Mani Pulite, dal cappio al grilletto. «La vita di un giudice che volesse indagare sulla Lega», tuona Bossi, «vale il costo di una pallottola, 300 lire». Il senatùr risponde a chi gli chiede di un possibile coinvolgimento della Lega in Tangentopoli, è settembre ’93. Sette mesi prima, alla Camera – tra un florilegio di cravatte sgargianti – il deputato leghista Luca Leoni Orsenigo ha sventolato un cappio, bersaglio i politici corrotti. Le pallottole di Bossi fischiano sui giornali e in tivù. Per la magistratura si tratta di «una minaccia». I barbari leghisti, gridano i nemici, devono andarsene dal parlamento.

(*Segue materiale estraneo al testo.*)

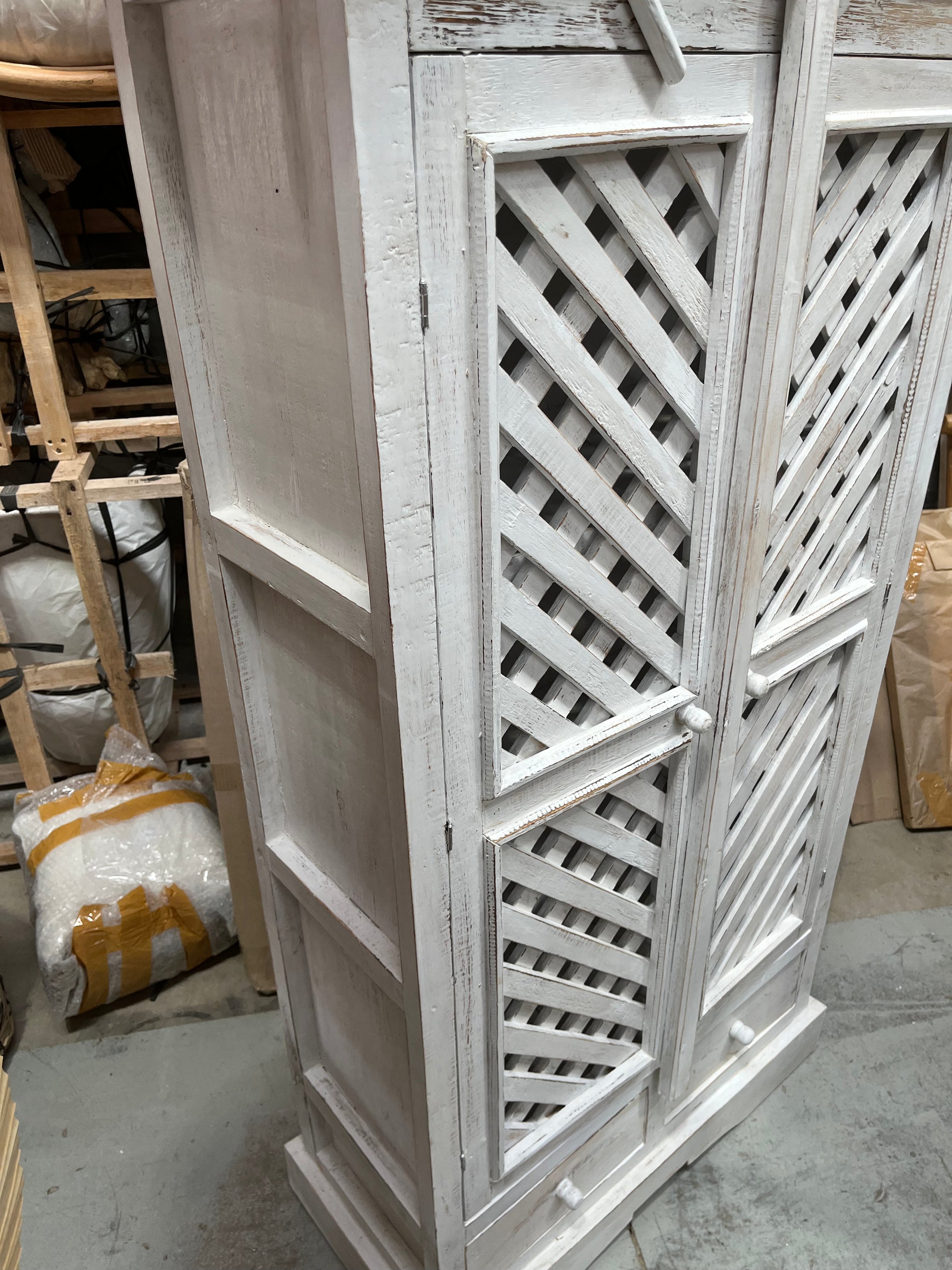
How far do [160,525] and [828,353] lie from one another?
7.07ft

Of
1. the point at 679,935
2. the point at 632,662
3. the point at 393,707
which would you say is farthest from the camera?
the point at 679,935

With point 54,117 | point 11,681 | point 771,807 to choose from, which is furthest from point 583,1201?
point 54,117

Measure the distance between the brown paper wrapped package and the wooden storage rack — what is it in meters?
2.19

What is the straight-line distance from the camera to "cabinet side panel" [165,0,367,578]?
3.03 feet

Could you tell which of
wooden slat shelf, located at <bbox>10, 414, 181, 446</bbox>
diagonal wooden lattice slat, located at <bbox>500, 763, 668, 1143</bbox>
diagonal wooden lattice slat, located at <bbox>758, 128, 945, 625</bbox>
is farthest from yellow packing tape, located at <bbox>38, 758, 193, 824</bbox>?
diagonal wooden lattice slat, located at <bbox>758, 128, 945, 625</bbox>

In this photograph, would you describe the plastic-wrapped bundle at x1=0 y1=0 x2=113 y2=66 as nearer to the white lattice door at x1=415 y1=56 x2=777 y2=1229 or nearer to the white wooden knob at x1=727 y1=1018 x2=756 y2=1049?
the white lattice door at x1=415 y1=56 x2=777 y2=1229

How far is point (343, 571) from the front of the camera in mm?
1123

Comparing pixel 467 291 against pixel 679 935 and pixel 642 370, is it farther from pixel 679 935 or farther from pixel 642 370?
pixel 679 935

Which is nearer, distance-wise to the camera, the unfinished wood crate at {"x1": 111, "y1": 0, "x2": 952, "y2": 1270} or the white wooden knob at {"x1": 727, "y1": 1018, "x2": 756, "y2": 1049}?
the unfinished wood crate at {"x1": 111, "y1": 0, "x2": 952, "y2": 1270}

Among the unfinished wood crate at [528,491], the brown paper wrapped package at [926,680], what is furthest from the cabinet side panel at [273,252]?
the brown paper wrapped package at [926,680]

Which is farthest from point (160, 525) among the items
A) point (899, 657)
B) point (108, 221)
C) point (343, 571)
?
point (899, 657)

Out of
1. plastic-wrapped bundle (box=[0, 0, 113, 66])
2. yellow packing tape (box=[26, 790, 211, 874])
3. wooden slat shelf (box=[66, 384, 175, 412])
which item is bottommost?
yellow packing tape (box=[26, 790, 211, 874])

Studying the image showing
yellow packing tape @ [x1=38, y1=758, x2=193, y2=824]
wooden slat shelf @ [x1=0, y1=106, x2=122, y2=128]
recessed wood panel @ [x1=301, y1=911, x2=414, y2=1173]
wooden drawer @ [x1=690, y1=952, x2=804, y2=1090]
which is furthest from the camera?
yellow packing tape @ [x1=38, y1=758, x2=193, y2=824]

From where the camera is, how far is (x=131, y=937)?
230 cm
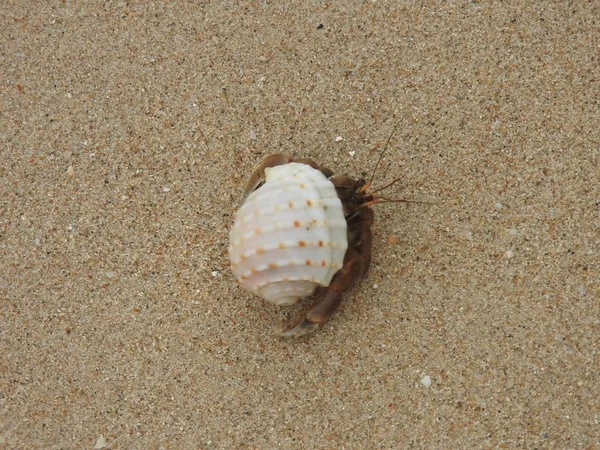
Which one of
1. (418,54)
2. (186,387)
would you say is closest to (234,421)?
(186,387)

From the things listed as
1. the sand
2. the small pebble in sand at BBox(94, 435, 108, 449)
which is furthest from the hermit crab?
the small pebble in sand at BBox(94, 435, 108, 449)

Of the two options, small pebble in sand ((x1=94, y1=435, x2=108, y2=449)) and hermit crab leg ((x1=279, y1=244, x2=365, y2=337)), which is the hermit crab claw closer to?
hermit crab leg ((x1=279, y1=244, x2=365, y2=337))

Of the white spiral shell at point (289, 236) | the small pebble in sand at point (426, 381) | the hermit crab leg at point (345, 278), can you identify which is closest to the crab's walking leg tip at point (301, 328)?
the hermit crab leg at point (345, 278)

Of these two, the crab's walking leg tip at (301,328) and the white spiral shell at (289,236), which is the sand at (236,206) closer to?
the crab's walking leg tip at (301,328)

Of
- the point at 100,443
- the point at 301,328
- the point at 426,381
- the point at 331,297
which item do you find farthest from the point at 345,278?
the point at 100,443

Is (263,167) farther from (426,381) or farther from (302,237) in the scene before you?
(426,381)

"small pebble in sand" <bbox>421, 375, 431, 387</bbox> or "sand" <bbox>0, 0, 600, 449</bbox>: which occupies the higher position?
"sand" <bbox>0, 0, 600, 449</bbox>
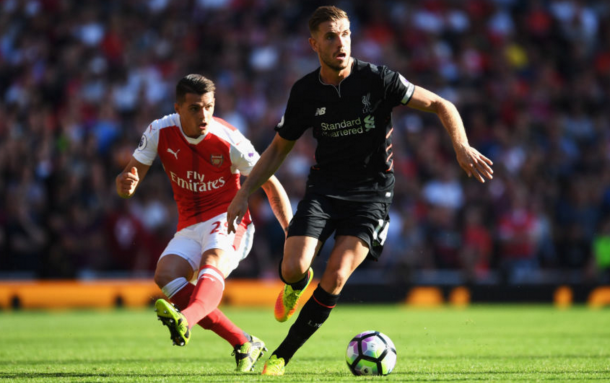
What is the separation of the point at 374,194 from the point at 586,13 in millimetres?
15498

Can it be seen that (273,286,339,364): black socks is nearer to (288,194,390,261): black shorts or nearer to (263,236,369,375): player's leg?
(263,236,369,375): player's leg

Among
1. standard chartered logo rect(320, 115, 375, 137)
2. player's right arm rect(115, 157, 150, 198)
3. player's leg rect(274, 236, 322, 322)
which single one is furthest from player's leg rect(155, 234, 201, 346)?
standard chartered logo rect(320, 115, 375, 137)

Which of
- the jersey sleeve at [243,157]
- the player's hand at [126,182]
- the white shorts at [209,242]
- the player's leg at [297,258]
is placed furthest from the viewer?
the jersey sleeve at [243,157]

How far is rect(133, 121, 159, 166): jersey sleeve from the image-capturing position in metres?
6.70

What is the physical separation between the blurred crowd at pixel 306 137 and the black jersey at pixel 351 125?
8.88m

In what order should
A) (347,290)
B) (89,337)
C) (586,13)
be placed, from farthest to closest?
(586,13) → (347,290) → (89,337)

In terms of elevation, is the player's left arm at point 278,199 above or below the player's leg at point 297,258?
above

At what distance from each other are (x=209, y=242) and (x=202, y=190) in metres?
0.48

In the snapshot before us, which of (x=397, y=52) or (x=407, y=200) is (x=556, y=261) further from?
(x=397, y=52)

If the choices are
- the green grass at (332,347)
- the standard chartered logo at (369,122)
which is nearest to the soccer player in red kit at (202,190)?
the green grass at (332,347)

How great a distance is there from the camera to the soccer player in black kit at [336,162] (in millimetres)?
5824

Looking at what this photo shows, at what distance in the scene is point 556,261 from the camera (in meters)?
15.7

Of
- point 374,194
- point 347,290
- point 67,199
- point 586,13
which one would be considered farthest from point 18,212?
point 586,13

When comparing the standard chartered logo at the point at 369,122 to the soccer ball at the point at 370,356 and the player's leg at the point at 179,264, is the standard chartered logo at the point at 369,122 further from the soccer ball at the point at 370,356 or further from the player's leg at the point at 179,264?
the player's leg at the point at 179,264
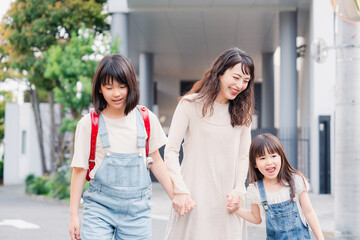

Il fondatore della Lega spiegherà poi che era stato ironico. Il riverbero delle polemiche più dure prosegue oltre un anno. Seduta di Montecitorio del 21 dicembre ‘94, prende la parola l’onorevole Lelio Lantella, fuoriuscito dalla Lega ed entrato nel Gruppo Misto: «Naturalmente, quando leggiamo sulla stampa che l’onorevole Bossi ha ricevuto una pallottola, deploriamo questo episodio gravissimo perché si inserisce nel quadro di inciviltà tremenda che abbiamo stigmatizzato. Ma occorre pure sottolineare che, nel nesso causale di questo clima, entrano anche alcune responsabilità dell’onorevole Bossi, perché quando egli afferma, come ha fatto, che le pallottole costano 300 lire, a qualcuno potrebbe venire l’idea di comprarsene qualcuna e di potersele permettere».